I don’t know if I’ve mentioned how much I love bread.  Stuffing, done right, is possibly the pinnacle of bread cookery.   It doesn’t go with just anything, but simple rubbed and grilled seitan, a half of a roasted squash, roasted fingerling beets, or even a seared portabello or maitake could be a great foil.

This recipe is basically taken from Martha Stewart’s website with a few important changes, namely: the method of cooking the chestnuts, the stock (which is surprisingly versatile) and the bread. I use the whole foods Black Russian Bread. Not to be a shill, but if Whole Foods has accomplished one thing, it’s making reliably decent bread widely available in this country. While stuffing season is just beginning, chestnut season is coming to an end, so make this soon, but know that hazelnuts or black walnuts are both  delicious substitutes.

BTW, the American Chestnut used to be a staple for millions of people living in what is now the United States and a keystone of the ecology of huge swaths of this part of the world.  They were the most common tree in North America.  Their nuts were small and delicious and so plentiful that all of Appalachia was basically carpeted in them come fall.  There was once a time when rural west Virginians actually had a steady supply of nutritious, wholesome food, and it was free to forage all around them. The American Chestnut basically doesn’t exist anymore, because America Ruins Everything so we use Chinese and European Chestnuts which hold very little value for wildlife and are reportedly flavorless in comparison. However, because of a handful of truly dedicated people, and the work of a few thousand inspired folks, this species will soon be making a comeback. Please check out the American Chestnut Federation to help bring back a regional staple.  

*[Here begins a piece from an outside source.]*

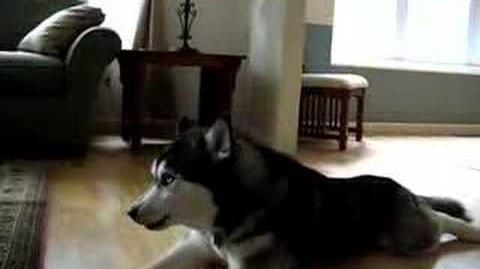 Husky Dogs Singing Gwen Stefani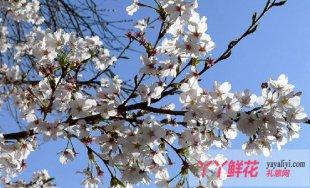 东京樱花的栽培技术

  • 1 cup dried chantarelles
  • 4 cloves garlic
  • 2 teaspoon fermented black beans, rinsed
  • 25 grams olive oil
  • 25 grams All Purpose flour
  •  8 cups cubed black bread, dried overnight
  • 2 cups raw chestnuts, peeled and scraped
  • 4 shallots
  • 1 carrot
  • 2 sticks celery
  • Shaoxing vinegar
  • ½ bunch thyme, picked, reserving the stems
  • ½ bunch sage, picked, reserving the stems

To make the stock and the gravy:

Combine the chanterelles, garlic, fermented black beans and 8 cups cold water.  If possible, cook in a pressure cooker for 20 minutes, cool and then strain.  If you don’t have a pressure cooker, bring these ingredients to a boil and then reduce to a simmer. Cook for 30 minutes, partially covered.  Strain through a chinois or cheesecloth.  Weigh out 250 grams of the stock.  Combine the flour and olive oil in a sauce pan and make a roux by cooking it slowly, stirring continously, over medium heat until the mixture is a solid khaki.  Then whisk in the 250g of stock. Bring to a simmer and cook until the desired consistency.  If it’s at all lumpy, just strain it through a fine mesh strainer.  Season with salt and vinegar to taste.  

To make the stuffing:

Preheat the oven to 350. Crush the chestnuts gently, into 4-6 pieces each.  

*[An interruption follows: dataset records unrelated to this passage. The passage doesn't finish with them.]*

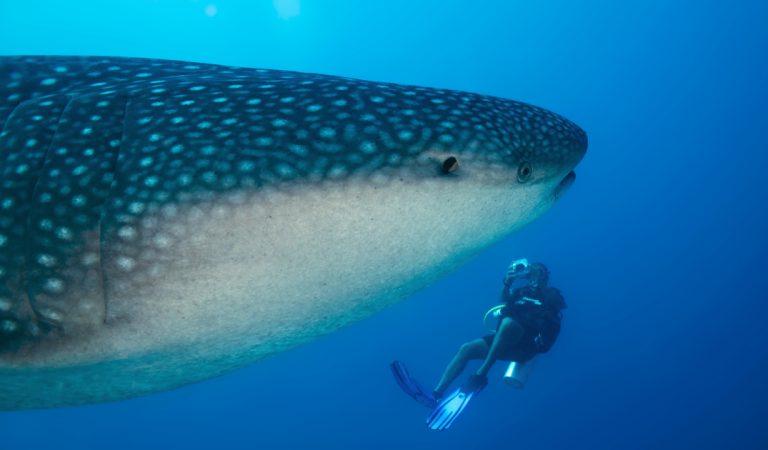 Un requin-baleine s'approche de deux plongeurs… pour leur demander de l'aide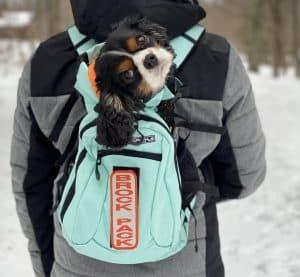 Dog Backpack Carrier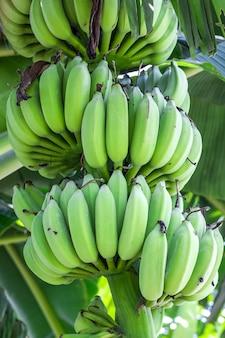 Букет органических свежих зеленых бананов на дереве крупным планом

Brunoise (or mince) the shallots, carrot, and celery.  Warm 1/4 inch olive oil in a wide skillet over medium heat and drop in the chestnut pieces, caramelize the chestnuts evenly, then drop in the shallots, carrots, and celery. Season with salt. Sweat the vegetables over low heat for 15 minutes until the chestnuts are thoroughly cooked. Stir every few minutes to make sure the vegetables don’t take on any color. 

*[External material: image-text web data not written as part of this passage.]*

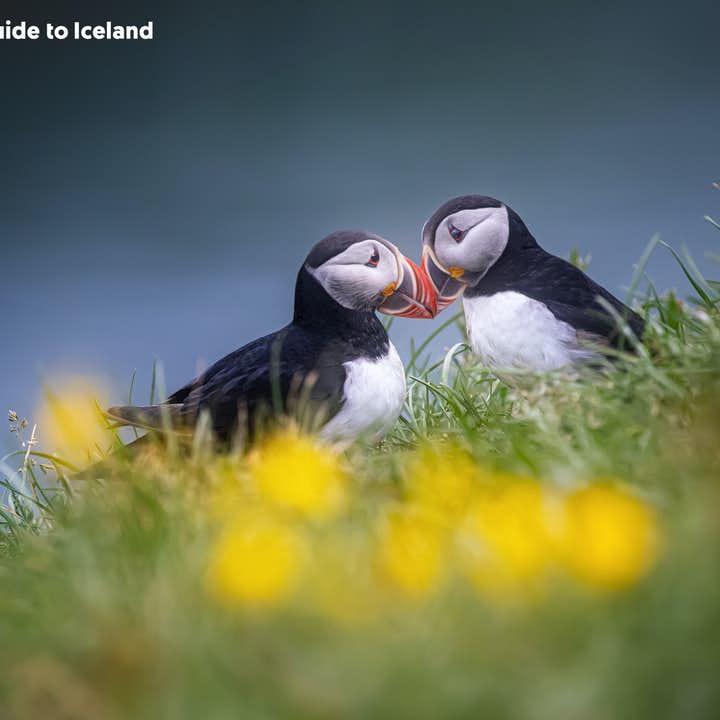 There are several spots in north Iceland where you can spot puffins.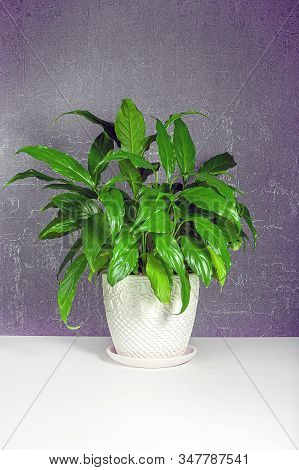 Lush Juicy Green Spathiphyllum In A White Ceramic Pot With Patterns On A White Table On A Gray Backg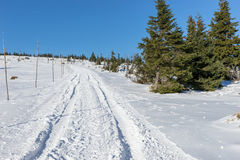 Pusty śnieg zakrywał drogę w zima krajobrazie w Gigantycznych górach Obrazy Stock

Combine the bread with the vegetable/chestnut mix, thyme and sage in a 9x13 baking pan.  Season with salt and vinegar to taste.  Add enough stock to thoroughly moisten it - approximately 2 1/2 cups.  Cover the pan with aluminum foil and bake for 25 minutes.  Uncover and bake for 30 minutes more. Check every few minutes for moisture. If it seems that it’s drying out add in more stock or water.  There’s nothing worse than soggy stuffing so keep tasting.  When it’s golden brown on top, take it out and serve alongside the warmed gravy.